The dentist was a lovely man. He was Asian, had barely any accent and actually removed his mask to talk to me; that was nice! He had me open my mouth, and then proceeded to tell me how my teeth were the worst he'd seen in 25 years of dentistry, how could I have possibly left my teeth so foul for SO LONG?

... or not.

Okay, so perhaps I exaggerated a wee bit? My teeth weren't too bad. Needed a cleaning (well, I could have told you that!) and only two small fillings! Hoorah! I also have a previous filling that is starting to wear down, so that's going to just need touching up. Talk about a relief.

He was lovely - he explained everything he was doing, as he was doing it. He got rid of the icky tartar, polished my toofers, and put some foul tasting paste stuff on them that nearly (nearly!) had me gagging. Turns out it was fluoride paste, good for making teeth stronger or something. My teeth look a little whiter now! Or I could just be imagining it, but hey - I paid $180 for today, I'm allowed to see differences, right?

And the phantom pain in my teeth from the other day?

Er.

They were just phantom pains.

There is nothing wrong with those teeth. He even took x-rays (ha! $30 each, damnit!) and they're great.
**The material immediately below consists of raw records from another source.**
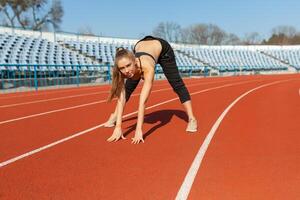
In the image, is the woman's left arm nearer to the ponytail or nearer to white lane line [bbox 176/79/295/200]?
the ponytail

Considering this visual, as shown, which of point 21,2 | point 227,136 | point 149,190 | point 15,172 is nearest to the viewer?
point 149,190

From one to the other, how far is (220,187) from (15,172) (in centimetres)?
205

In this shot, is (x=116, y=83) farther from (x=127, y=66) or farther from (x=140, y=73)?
(x=127, y=66)

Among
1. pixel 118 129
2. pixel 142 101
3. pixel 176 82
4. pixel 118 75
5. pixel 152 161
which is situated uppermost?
pixel 118 75

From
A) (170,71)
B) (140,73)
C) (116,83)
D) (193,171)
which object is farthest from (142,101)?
(193,171)

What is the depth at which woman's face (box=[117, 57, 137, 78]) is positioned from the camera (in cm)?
502

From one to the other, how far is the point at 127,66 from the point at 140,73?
0.39 m

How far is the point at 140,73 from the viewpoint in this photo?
5387 mm

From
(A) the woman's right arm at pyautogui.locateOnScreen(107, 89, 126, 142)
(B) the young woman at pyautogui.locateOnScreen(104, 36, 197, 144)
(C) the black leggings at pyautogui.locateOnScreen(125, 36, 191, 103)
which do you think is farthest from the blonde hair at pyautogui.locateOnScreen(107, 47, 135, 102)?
(C) the black leggings at pyautogui.locateOnScreen(125, 36, 191, 103)

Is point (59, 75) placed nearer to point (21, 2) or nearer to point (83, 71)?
point (83, 71)

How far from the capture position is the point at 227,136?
5.67 m

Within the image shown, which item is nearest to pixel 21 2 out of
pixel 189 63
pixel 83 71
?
pixel 189 63

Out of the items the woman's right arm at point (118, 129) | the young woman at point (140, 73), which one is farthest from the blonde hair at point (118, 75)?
the woman's right arm at point (118, 129)

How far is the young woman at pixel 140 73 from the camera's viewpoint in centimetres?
511
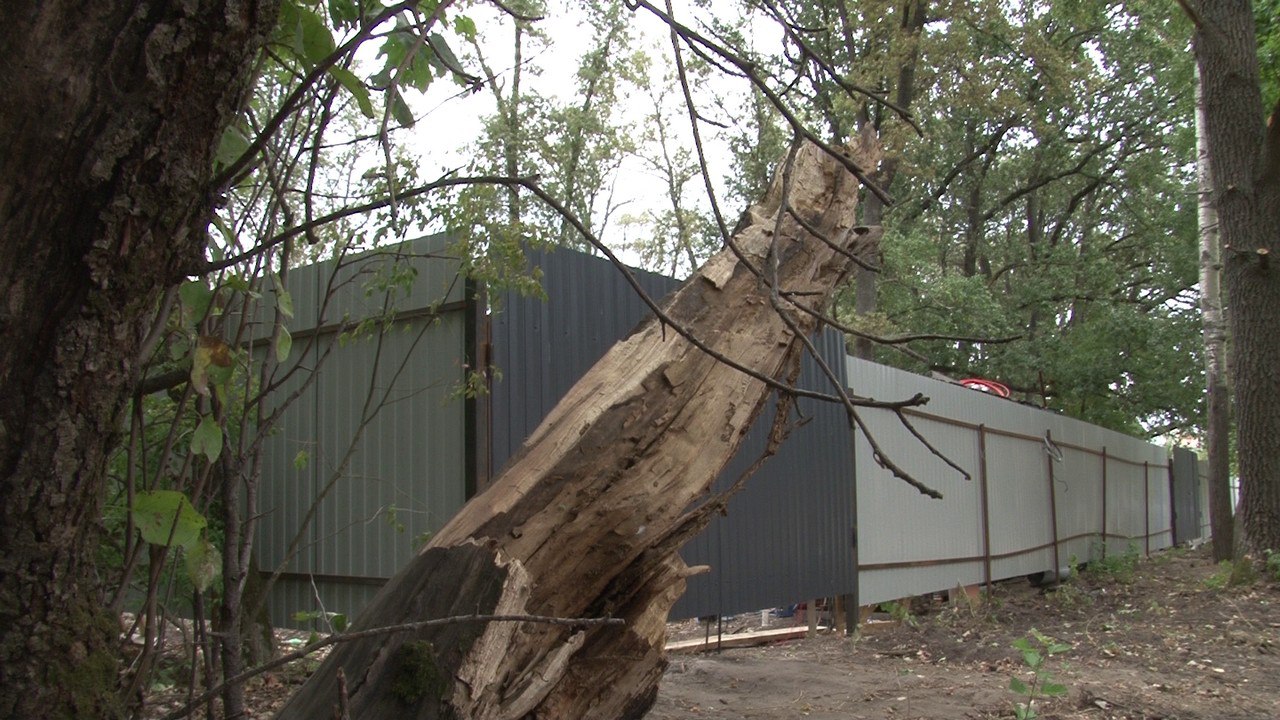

Just dandy. I may have sensitive teeth. Or my teeth might just be fucking with me. Well, he didn't actually say that. But I could tell that's what he meant.

I have an appointment Saturday fortnight to get my fillings done. I will be bankrupt by that time. Perhaps I chose the wrong career - I should have gone into dentistry.. even the thought of looking into (and touching!) people's mouths all day didn't leave me cringing.

Now, who's got one of those t-shirts?

I survived my first trip to the dentist in a few years BY MYSELF (lordy, you'd think I was 12 or something) and all I got was this lousy t-shirt! Score!